The idea behind this is to ensure that you don't try to manipulate a memory segment that hasn't been allocated. It has another function such as showing the trace in case a poorly handled malloc causes a Segfault, (make sure you have compiled your program and all the libraries with -g to be able to trace the offsets!), showing the total memory allocated and freed for you at the end of the program

I hope it helps!!

INSTALL

bash -c "$(curl -fsSL https://github.com/kingcreek/42-Malloc_tester/raw/main/install.sh)"

The .malloc_tester folder will be under your $HOME directory (/Users/<your_username>/)

UNINSTALL

bash -c "$(curl -fsSL https://github.com/kingcreek/42-Malloc_tester/raw/main/uninstall.sh)"

RUN WITH DOCKER

You can build the Docker image using the Dockerfile from this repository. Follow these steps:

  1. Make sure you have Docker installed on your system.

  2. Open a terminal and run the following command to build the Docker image:

curl -L https://raw.githubusercontent.com/kingcreek/42-Malloc_tester/main/Dockerfile | docker build -t malloc_t -f - .

Run:

docker run -it --rm -v /path/to/your/program:/program_name malloc_t

To make everything a little easier, from the docker command you can copy the project to the machine that runs Docker.

/path/to/your/program refers to your local project.

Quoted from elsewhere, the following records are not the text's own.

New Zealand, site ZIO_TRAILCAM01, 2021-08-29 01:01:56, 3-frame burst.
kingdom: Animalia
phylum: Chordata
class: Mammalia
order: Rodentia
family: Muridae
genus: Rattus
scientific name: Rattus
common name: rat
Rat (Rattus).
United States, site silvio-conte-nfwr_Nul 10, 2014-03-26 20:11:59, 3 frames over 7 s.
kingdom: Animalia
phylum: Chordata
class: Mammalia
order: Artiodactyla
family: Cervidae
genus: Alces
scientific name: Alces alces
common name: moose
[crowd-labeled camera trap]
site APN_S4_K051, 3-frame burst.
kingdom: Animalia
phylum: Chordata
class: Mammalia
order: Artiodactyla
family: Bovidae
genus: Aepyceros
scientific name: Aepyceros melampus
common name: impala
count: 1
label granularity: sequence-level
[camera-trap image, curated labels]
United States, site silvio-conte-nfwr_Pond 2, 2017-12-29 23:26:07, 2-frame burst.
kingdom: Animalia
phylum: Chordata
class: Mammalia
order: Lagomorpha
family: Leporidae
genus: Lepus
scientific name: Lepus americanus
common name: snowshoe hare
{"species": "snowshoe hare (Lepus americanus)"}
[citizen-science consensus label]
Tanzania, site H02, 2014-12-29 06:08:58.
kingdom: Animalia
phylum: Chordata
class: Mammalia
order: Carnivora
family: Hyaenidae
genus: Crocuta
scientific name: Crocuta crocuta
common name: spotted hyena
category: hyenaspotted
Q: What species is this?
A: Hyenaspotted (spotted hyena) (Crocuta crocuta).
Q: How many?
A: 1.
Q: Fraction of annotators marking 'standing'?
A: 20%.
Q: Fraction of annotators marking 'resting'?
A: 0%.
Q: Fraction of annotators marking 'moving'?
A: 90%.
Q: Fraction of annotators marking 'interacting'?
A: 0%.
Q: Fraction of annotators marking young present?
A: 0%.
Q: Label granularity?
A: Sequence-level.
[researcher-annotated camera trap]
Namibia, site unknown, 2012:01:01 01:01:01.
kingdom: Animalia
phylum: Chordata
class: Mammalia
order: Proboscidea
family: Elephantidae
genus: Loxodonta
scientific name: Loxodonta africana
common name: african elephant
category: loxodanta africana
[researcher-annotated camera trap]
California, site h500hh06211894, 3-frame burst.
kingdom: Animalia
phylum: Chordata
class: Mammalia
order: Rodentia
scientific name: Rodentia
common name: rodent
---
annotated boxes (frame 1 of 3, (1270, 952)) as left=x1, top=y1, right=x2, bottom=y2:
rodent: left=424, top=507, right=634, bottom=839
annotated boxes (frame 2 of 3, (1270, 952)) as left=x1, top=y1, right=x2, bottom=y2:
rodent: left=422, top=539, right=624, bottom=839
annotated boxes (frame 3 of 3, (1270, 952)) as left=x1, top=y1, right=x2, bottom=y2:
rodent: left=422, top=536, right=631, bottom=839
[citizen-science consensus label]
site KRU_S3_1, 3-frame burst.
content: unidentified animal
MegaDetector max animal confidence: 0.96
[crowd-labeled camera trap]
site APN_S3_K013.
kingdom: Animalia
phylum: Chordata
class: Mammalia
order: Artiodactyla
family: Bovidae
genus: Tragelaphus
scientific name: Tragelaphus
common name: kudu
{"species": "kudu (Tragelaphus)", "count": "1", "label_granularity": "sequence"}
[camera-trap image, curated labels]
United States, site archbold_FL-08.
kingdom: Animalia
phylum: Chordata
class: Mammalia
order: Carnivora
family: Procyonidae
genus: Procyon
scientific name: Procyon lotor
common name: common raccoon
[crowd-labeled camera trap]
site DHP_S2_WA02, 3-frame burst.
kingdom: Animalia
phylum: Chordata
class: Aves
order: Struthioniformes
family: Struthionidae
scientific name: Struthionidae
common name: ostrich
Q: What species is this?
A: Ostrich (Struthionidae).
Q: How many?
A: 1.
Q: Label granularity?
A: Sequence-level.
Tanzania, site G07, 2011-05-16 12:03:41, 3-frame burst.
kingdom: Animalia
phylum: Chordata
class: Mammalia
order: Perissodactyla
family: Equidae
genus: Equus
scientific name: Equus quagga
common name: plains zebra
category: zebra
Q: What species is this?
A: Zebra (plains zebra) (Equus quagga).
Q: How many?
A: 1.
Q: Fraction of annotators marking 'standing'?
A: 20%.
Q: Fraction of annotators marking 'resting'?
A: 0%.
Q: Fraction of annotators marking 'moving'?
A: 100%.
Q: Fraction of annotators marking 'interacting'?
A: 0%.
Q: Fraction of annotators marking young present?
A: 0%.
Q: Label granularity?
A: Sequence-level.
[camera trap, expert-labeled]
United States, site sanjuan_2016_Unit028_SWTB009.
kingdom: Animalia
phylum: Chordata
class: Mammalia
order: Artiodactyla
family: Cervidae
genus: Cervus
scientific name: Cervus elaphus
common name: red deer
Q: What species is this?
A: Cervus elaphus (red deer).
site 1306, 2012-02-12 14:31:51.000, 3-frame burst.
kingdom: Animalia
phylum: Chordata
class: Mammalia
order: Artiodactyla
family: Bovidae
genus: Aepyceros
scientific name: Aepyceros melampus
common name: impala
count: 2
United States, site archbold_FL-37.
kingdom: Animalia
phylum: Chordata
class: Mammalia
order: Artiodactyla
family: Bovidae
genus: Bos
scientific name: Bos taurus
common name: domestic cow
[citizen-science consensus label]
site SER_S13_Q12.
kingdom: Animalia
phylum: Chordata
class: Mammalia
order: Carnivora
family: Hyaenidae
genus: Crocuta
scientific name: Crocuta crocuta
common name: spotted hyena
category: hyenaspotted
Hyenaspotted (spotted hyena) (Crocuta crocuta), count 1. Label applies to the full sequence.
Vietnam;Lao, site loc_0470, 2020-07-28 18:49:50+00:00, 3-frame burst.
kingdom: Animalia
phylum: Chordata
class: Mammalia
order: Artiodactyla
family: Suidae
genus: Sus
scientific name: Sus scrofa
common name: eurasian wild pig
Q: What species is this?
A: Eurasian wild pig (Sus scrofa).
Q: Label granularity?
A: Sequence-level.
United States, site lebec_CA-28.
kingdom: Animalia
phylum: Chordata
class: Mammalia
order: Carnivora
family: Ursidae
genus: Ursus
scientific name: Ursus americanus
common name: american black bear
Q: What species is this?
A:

/program_name refers to the destination path of the project within the Docker machine.

USAGE

-Make sure that your program and its libraries, if you use any (ft_printf, libft...) have been compiled with the -g flag

-Run malloc_tester in the terminal to start the program, type the name of your executable when prompted, you can add arguments if necessary: ./a.out <optional args>

BUGS

-I have identified a problem in MacOS, rarely reports one more line number in the backtrace, the segmentation fault line is correct but the function invocation line is not.